There were more big games to come, the biggest of which were Champions League encounters, arguably the highest level calibre of play outside of the World Cup.  Alix was one of the few North American players to get to play, an opportunity she appreciated.  "It was really cool to line up against players from all over including Norway, Australia, Brazil, and Israel.  Those games were the best part of my time overseas.  It was the level I always dreamed of playing and the added pressure was very exciting."  Spartak participated in the group stage of the Champions League in a group with Maccabi Kiryat Gat (Tel Aviv, Israel), Breznica (Pljuvlja, Montenegro) and Avaldsnes Idrettssenter (Avaldsnes, Norway).  Spartak finished second in the group after losing 2-0 in an away fixture in Norway.  Perhaps a home game for Spartak would have resulted in a win and moving on to face Barcelona in the first knock-out round.

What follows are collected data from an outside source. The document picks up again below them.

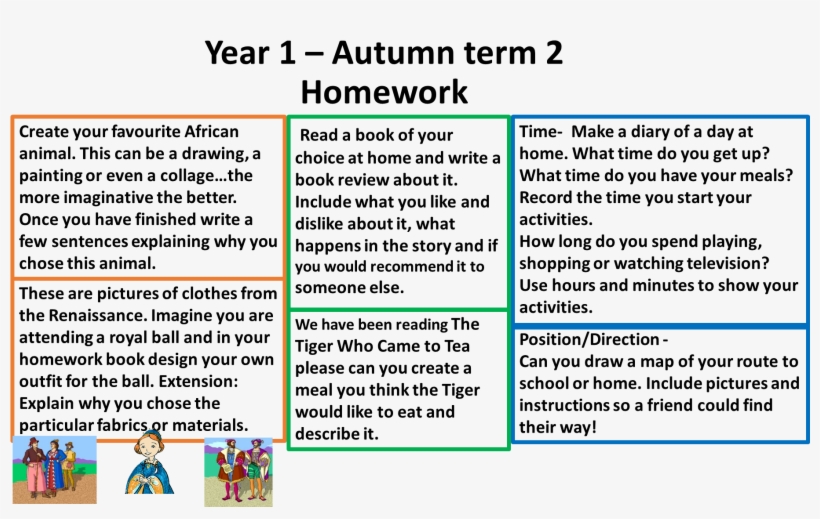 Year 1 – Autumn term 2
Homework

Create your favourite African animal. This can be a drawing, a painting or even a collage…the more imaginative the better. Once you have finished write a few sentences explaining why you chose this animal.

These are pictures of clothes from the Renaissance. Imagine you are attending a royal ball and in your homework book design your own outfit for the ball. Extension: Explain why you chose the particular fabrics or materials.

Read a book of your choice at home and write a book review about it. Include what you like and dislike about it, what happens in the story and if you would recommend it to someone else.

We have been reading The Tiger Who Came to Tea please can you create a meal you think the Tiger would like to eat and describe it.

Time- Make a diary of a day at home. What time do you get up? What time do you have your meals? Record the time you start your activities.
How long do you spend playing, shopping or watching television? Use hours and minutes to show your activities.

Position/Direction -
Can you draw a map of your route to school or home. Include pictures and instructions so a friend could find their way!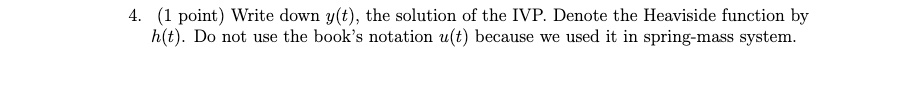 4. (1 point) Write down $y(t)$, the solution of the IVP. Denote the Heaviside function by $h(t)$. Do not use the book's notation $u(t)$ because we used it in spring-mass system.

Podgorica City Stadium in Montenegro  

Alix initially signed a half season contract with Subotica but, unfortunately, her lingering and severe patellar tendonitis made her decline the offer to complete the season with the club.  The extra rest will hopefully allow Alix to return to full fitness.  She and her agent decided to wait until the summer transfer window opens to explore her options of playing again in Europe with a new club. 

I'll take that.

While it is always a dream of young athletes to be a professional in their chosen sport, the dream rarely becomes a reality.  Sport to Alix is about so much more.  Too often, professional sport is the sole aspiration for young athletes but, to close in Alix's wise words:  "I don't think I was born to be a professional athlete or that it is my sole purpose on this planet.  I am thrilled I am able to live out my dream of playing in Europe, and I would like to have the opportunity to play in another country, but I also feel there is so much more waiting to be explored, far away from a soccer pitch."